>> BEGIN Source passage

Networking
Here's a simple flow diagram about what a connection does until it hits the conainer that executes each service.
- Caddy for auto HTTPS. Caddy provides the equivalent to an cloud "application load balancer" service
- Rathole for NAT traversal. Rathole provides the equivalent to a cloud "network load balancer" service. Some services like SSH are exposed directly from the VM
- Docker and docker compose to run all services
Configuration
VM
We'll need to change the VM or the VPC firewall to allow ingress connections to ports 80, 443, 3389 (these usually come default), 7000, and 222.
Rathole
This is the server configuration
[server]
bind_addr = "0.0.0.0:7000"
[server.services.ssh]
token = "REDACTED"
bind_addr = "0.0.0.0:3389"
[server.services.web]
token = "REDACTED"
bind_addr = "127.0.0.1:7001"
[server.services.git]
token = "REDACTED"
bind_addr = "127.0.0.1:3000"
[server.services.gitssh]
token = "REDACTED"
bind_addr = "0.0.0.0:222"
And this is the client configuration
[client]
remote_addr = "lab.guillemborrell.es:7000"
[client.services.ssh]
token = "REDACTED"
local_addr = "127.0.0.1:22"
[client.services.web]
token = "REDACTED"
local_addr = "127.0.0.1:8000"

>> END Source passage
>> BEGIN Entries

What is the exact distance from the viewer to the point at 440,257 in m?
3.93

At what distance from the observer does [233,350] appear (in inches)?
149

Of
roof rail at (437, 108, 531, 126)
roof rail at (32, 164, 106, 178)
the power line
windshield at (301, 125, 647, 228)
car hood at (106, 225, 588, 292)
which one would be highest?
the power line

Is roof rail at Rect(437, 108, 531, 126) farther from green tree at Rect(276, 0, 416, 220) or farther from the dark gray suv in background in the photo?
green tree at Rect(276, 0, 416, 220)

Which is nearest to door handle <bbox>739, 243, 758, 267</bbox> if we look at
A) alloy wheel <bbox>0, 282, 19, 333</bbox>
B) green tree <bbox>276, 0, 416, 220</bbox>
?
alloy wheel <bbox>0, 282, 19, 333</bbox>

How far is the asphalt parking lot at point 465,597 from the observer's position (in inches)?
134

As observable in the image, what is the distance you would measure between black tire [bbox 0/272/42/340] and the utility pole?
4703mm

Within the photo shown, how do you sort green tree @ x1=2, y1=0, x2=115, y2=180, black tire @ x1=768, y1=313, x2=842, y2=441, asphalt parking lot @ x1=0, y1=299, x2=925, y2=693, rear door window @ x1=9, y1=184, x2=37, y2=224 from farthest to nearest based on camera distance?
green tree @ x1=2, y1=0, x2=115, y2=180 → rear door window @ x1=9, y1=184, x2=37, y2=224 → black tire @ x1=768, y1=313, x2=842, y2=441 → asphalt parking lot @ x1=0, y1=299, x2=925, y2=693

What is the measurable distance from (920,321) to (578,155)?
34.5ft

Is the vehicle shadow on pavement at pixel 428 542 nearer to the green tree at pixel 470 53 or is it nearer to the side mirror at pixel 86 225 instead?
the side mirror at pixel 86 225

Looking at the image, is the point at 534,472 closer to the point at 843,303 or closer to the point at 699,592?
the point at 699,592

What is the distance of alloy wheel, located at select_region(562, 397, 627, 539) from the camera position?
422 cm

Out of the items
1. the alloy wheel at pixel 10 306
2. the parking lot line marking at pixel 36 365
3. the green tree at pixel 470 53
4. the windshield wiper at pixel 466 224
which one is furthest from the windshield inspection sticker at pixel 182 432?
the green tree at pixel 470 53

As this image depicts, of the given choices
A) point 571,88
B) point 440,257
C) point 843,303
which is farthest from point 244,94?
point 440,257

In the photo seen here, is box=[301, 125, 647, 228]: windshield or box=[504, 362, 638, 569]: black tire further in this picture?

>> END Entries
>> BEGIN Entries

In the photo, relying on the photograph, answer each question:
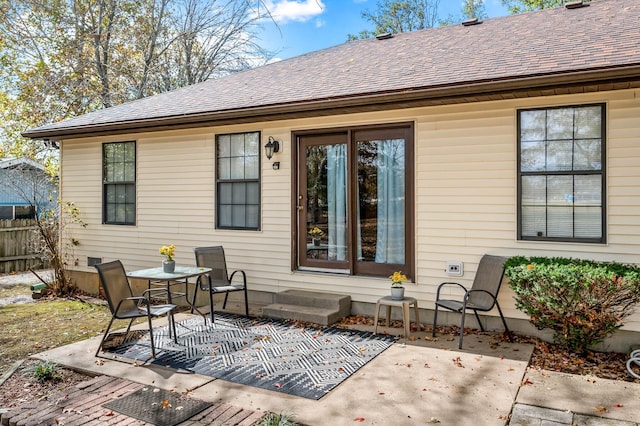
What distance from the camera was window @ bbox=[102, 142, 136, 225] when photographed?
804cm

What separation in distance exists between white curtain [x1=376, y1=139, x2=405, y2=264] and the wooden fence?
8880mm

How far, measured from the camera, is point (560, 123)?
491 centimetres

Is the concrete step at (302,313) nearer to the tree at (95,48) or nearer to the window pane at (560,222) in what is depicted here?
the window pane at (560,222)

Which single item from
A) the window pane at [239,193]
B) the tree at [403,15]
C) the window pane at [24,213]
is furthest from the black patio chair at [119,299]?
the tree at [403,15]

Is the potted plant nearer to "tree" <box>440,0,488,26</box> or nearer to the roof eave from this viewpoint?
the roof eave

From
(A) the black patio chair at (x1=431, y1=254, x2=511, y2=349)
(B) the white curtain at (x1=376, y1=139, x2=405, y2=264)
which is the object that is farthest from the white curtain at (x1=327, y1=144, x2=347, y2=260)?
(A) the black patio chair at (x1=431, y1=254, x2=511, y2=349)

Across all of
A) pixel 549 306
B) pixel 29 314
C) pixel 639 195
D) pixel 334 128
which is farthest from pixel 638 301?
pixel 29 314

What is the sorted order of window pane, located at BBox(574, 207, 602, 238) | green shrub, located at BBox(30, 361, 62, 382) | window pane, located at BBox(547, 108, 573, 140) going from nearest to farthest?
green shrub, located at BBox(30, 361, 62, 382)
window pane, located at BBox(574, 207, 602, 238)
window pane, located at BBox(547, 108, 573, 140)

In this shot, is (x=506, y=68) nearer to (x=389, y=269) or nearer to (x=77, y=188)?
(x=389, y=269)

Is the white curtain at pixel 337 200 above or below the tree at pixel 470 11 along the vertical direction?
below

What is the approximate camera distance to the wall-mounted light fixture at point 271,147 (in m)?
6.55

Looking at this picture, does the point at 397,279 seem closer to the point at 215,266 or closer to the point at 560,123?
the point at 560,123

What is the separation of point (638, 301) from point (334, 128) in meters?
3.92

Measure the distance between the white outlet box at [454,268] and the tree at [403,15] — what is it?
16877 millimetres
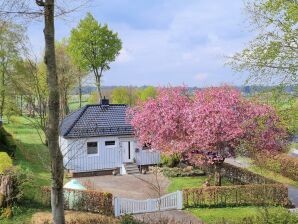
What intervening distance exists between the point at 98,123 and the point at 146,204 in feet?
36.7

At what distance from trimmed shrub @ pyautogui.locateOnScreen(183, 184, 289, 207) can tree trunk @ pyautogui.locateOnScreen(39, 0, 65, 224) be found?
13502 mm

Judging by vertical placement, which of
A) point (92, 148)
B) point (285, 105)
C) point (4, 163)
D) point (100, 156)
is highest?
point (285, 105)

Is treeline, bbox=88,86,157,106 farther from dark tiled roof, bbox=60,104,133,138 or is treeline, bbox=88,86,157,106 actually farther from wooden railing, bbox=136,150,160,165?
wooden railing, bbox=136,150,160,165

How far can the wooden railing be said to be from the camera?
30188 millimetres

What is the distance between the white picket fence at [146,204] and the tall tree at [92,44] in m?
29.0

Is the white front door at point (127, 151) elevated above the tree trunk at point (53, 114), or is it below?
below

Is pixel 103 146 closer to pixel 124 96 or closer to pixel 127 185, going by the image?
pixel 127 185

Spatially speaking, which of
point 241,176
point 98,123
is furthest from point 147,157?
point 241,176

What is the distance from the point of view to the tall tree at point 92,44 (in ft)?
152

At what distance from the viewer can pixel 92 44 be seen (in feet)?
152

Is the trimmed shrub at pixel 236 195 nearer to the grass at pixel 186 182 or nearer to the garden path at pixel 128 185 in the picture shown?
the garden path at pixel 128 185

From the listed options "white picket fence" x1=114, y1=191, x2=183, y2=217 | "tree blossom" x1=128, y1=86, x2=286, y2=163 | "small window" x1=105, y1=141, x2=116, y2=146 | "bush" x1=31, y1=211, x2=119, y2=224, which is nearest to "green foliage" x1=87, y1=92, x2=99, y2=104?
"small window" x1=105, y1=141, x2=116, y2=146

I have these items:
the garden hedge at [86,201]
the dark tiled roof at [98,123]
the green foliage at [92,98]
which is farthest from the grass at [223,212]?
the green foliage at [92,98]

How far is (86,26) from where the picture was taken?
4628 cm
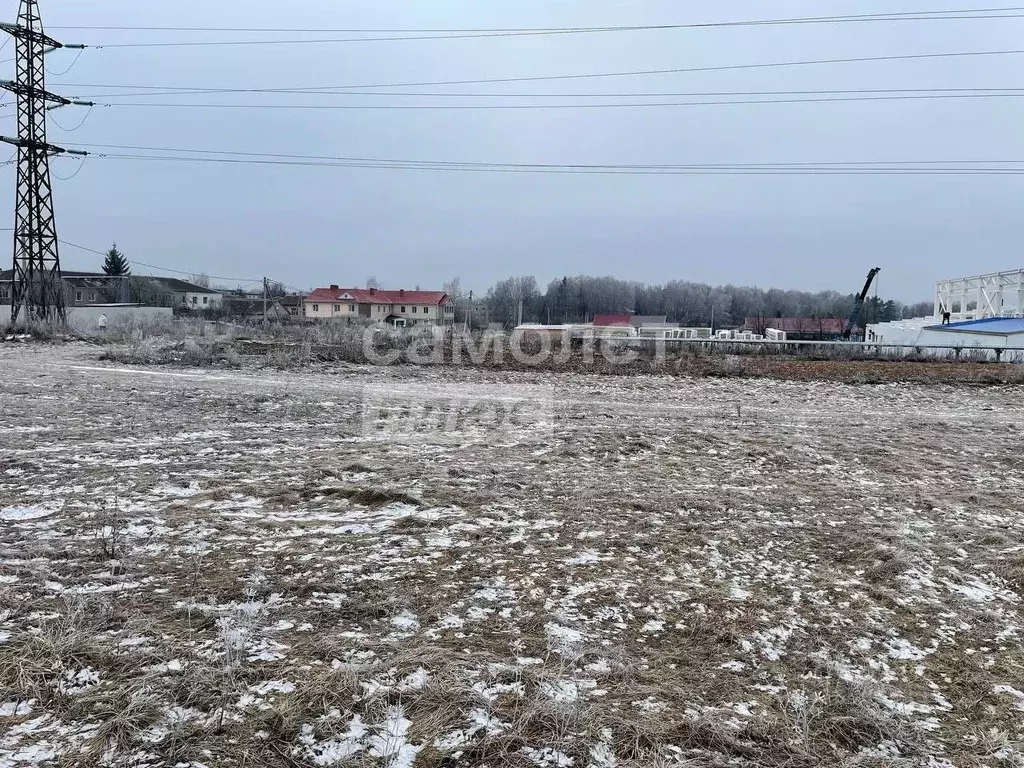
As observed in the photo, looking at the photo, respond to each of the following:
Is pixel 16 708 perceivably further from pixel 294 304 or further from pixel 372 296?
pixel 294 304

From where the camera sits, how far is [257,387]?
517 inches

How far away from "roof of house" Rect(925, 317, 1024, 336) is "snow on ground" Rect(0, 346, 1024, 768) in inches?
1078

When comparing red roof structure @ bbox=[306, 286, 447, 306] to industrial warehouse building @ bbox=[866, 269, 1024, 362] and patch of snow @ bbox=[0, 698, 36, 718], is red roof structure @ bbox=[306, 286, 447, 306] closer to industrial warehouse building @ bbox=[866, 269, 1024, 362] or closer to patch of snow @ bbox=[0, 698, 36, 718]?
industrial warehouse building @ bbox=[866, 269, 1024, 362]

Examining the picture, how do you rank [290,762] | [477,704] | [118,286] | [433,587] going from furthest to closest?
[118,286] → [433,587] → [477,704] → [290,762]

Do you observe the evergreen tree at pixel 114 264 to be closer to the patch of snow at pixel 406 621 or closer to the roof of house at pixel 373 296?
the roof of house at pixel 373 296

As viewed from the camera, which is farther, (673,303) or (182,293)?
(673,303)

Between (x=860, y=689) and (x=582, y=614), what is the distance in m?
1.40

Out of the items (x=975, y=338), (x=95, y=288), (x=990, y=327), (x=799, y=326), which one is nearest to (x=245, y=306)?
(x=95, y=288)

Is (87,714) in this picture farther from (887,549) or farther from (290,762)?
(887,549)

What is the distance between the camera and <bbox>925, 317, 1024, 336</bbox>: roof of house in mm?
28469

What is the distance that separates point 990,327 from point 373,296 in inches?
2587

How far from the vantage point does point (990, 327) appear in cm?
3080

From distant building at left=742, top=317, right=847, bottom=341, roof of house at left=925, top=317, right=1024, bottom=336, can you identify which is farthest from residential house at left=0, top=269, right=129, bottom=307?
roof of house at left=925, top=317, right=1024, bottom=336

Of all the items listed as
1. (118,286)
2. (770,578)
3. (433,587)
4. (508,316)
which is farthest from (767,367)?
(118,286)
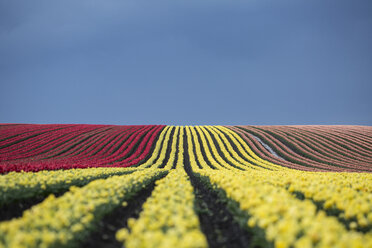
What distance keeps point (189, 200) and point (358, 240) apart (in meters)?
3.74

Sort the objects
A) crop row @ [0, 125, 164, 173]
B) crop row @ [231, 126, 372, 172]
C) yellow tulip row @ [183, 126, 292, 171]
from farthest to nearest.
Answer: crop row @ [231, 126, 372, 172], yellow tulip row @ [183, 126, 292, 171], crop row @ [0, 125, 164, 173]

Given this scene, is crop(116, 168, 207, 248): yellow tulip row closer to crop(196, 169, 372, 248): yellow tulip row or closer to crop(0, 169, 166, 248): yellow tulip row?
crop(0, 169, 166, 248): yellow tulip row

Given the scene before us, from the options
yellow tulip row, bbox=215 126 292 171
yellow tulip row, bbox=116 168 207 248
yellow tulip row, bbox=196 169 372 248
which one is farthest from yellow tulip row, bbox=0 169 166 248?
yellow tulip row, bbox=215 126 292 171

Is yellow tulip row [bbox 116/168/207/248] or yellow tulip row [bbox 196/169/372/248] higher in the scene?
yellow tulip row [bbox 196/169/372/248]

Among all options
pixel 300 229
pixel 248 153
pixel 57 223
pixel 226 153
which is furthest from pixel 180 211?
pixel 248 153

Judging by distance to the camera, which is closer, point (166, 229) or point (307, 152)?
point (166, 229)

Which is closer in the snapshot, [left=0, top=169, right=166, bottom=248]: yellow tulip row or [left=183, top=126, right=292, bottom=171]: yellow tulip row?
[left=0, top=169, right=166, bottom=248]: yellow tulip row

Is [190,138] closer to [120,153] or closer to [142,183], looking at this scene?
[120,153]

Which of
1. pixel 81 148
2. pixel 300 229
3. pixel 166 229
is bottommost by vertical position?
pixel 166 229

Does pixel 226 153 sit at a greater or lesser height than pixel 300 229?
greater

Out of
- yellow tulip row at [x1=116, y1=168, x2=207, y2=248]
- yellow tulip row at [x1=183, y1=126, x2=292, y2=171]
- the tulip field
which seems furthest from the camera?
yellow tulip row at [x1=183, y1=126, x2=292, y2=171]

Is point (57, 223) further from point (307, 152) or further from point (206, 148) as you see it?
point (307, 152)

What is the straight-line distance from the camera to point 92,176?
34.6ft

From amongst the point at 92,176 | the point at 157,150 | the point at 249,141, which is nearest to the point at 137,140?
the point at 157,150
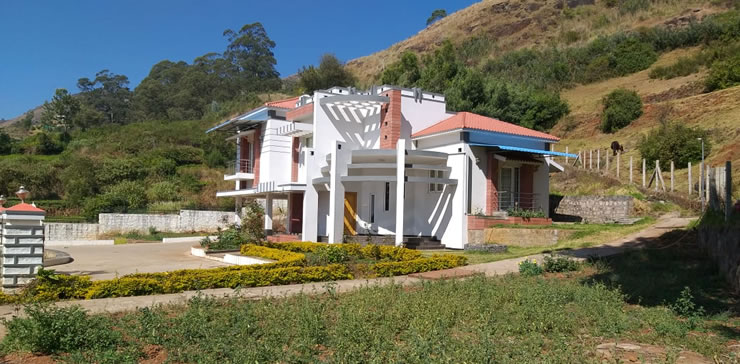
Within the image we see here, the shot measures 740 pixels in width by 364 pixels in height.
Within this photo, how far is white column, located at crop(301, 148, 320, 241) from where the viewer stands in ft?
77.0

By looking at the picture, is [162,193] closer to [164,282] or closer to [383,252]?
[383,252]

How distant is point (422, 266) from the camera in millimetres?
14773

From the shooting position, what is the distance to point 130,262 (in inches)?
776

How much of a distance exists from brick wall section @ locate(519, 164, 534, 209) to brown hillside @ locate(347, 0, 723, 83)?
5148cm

>> END Entries
>> BEGIN Entries

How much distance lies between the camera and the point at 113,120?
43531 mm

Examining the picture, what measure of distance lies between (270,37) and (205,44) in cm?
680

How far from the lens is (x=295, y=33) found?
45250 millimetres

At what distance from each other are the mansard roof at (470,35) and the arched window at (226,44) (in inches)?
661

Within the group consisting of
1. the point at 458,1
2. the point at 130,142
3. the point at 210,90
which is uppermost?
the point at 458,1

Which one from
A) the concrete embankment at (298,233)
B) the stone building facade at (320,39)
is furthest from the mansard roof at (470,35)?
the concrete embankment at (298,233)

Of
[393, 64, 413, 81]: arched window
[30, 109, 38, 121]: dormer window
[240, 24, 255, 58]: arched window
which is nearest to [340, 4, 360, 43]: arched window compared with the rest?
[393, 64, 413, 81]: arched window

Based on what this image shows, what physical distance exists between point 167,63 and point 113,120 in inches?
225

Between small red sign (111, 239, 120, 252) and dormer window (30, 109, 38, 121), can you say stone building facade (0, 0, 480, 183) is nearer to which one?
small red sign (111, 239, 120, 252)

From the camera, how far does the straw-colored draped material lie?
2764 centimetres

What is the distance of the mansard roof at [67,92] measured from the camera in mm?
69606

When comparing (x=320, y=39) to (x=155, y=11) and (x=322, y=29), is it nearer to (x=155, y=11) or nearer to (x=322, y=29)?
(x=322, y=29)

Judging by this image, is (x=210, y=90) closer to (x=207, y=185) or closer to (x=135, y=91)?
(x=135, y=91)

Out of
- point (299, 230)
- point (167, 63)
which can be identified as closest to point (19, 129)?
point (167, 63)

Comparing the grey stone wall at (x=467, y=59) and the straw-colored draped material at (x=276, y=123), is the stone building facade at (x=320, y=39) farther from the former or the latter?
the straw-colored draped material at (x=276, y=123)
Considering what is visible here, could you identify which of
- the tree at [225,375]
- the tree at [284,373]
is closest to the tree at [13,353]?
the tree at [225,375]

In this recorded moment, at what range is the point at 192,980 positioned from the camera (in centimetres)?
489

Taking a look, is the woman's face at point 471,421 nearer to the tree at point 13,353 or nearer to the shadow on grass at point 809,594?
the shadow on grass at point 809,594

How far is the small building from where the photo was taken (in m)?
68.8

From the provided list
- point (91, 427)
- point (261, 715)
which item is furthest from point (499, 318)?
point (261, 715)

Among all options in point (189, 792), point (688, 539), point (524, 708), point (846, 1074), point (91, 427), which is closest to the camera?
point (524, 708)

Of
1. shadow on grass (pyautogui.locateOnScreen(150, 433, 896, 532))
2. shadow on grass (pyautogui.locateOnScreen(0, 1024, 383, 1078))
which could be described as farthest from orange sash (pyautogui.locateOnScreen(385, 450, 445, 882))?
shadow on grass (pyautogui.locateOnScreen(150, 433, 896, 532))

>> END Entries

▸ What you should do
Based on the networking notes, what is Rathole used for, and what cloud service does it stand in for? The entries are separate from the networking notes and are not connected to them.

▸ Worked answer
Rathole is used for NAT traversal. It provides the equivalent of a cloud "network load balancer" service.